** TEXT TO READ **
Sat, September 1, 9:00 to 10:30am, ICC, E5.8

Abstract

Industrial modernity features infrastructures in almost every setting for human life, including energy, communication, food and water, transportation, and many others. In this paper, I argue that the design and ongoing control of infrastructural materiality is an important source of social power, and that the maintenance of sociotechnical systems is also an essential, if often hidden, means of reproducing power. This infrastructural repair helps elites maintain control over the sociotechnical systems that are often at the center of wealth creation and cultural influence and provide the resources for elites` accumulation and ongoing access to power. Sociotechnical structures are complicated systems, and when things inevitably break down, repair is a critical means of maintaining and reproducing elites` access to these systems, including the direction and outcomes for repair---or whether repair is even seen as necessary at all. I focus on two main dimensions of repair that tend to support elites` control over infrastructural systems and the power that can be gained from this access. The first dimension centers on the role of the state, and especially state-sponsored systems of expert knowledge and technical capacity as a means of developing and controlling sociotechnical systems. The second dimension I describe is the process of discursive repair, or the coordination of technical and cultural frames that shape the terms of debate around infrastructures, especially in times of crisis and change. To support and illustrate my argument about sociotechnical repair and power, I draw on a series of ethnographic and historical case studies.

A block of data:
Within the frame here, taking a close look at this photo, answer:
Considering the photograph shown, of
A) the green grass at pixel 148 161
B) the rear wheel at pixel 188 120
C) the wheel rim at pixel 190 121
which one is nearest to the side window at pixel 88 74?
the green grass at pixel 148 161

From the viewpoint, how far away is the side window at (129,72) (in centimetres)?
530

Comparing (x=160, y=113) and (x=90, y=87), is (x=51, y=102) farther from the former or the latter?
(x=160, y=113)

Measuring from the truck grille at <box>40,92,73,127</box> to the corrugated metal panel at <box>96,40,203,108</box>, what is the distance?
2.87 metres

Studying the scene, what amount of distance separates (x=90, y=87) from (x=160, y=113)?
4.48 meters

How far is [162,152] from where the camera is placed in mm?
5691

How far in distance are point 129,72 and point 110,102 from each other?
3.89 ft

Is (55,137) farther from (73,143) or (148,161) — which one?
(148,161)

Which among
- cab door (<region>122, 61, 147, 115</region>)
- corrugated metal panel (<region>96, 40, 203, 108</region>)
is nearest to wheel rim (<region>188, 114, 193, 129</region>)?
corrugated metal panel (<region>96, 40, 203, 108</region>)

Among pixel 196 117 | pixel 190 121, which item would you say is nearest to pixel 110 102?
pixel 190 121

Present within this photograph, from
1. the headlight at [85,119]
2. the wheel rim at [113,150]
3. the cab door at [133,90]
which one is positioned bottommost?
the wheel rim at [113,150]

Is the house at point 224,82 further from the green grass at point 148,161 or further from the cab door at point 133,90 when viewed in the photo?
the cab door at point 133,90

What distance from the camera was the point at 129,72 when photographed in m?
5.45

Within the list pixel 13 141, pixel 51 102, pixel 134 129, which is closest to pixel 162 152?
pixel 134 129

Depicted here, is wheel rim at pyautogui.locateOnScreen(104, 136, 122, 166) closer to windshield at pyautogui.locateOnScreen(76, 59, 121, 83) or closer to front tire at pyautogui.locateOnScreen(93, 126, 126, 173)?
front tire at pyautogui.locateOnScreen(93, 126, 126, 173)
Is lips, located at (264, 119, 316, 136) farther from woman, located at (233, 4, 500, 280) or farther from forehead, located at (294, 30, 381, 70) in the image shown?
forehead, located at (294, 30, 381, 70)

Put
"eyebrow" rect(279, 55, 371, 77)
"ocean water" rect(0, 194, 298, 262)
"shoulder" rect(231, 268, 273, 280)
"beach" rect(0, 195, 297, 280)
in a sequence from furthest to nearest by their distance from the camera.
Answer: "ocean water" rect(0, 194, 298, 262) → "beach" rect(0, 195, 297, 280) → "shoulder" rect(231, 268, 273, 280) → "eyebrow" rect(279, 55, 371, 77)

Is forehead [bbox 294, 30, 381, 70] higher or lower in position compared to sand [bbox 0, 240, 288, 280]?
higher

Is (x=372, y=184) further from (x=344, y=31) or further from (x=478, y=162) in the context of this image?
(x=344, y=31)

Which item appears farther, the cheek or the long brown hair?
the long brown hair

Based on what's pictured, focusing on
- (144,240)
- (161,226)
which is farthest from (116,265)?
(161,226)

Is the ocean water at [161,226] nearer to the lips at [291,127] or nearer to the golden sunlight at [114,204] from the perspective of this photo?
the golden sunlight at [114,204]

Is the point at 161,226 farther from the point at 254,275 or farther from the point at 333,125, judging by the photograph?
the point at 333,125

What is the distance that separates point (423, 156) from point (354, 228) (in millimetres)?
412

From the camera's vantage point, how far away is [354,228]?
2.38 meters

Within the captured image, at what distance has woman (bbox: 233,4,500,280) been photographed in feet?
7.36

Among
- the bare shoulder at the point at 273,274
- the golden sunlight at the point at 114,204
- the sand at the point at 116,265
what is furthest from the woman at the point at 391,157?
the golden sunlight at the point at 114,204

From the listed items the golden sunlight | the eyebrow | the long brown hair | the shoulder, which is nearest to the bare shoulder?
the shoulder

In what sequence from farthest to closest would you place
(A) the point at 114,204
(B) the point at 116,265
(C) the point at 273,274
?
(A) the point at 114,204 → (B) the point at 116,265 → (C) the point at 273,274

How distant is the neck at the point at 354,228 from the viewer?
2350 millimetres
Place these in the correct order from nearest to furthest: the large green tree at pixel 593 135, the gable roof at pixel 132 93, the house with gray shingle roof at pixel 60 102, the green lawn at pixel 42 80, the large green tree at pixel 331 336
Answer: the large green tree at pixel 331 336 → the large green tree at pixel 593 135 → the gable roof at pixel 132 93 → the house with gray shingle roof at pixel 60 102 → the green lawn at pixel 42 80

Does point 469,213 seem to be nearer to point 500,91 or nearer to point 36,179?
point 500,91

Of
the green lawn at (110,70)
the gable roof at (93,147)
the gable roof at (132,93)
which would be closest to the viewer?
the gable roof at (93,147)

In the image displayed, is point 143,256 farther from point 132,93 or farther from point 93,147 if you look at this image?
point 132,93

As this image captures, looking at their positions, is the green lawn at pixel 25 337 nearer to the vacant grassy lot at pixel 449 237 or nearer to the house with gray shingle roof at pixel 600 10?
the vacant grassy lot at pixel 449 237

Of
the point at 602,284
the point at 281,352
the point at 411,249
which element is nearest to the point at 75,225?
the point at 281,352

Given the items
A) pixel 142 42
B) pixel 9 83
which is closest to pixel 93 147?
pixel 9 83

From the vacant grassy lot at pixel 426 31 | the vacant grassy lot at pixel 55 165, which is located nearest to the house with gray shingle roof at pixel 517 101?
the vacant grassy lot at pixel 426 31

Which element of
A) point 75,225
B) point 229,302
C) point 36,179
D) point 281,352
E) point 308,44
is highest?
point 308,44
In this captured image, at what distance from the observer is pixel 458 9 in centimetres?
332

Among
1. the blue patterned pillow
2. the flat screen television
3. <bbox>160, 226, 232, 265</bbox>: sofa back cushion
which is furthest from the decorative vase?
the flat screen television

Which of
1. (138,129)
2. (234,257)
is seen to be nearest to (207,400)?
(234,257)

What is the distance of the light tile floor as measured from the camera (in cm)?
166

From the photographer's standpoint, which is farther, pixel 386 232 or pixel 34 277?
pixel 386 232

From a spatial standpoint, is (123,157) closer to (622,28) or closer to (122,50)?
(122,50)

** WORK TO COMPLETE **
• a. What two main dimensions of repair does the abstract on infrastructure and power focus on?
• b. How many lines of the rows contain the string "sand", matched with case counting? Tally them and give only the number.
The rows bear no relation to the abstract.

** SOLUTIONS TO EACH TASK **
• a. The role of the state, especially state-sponsored systems of expert knowledge and technical capacity, and discursive repair.

• b. 2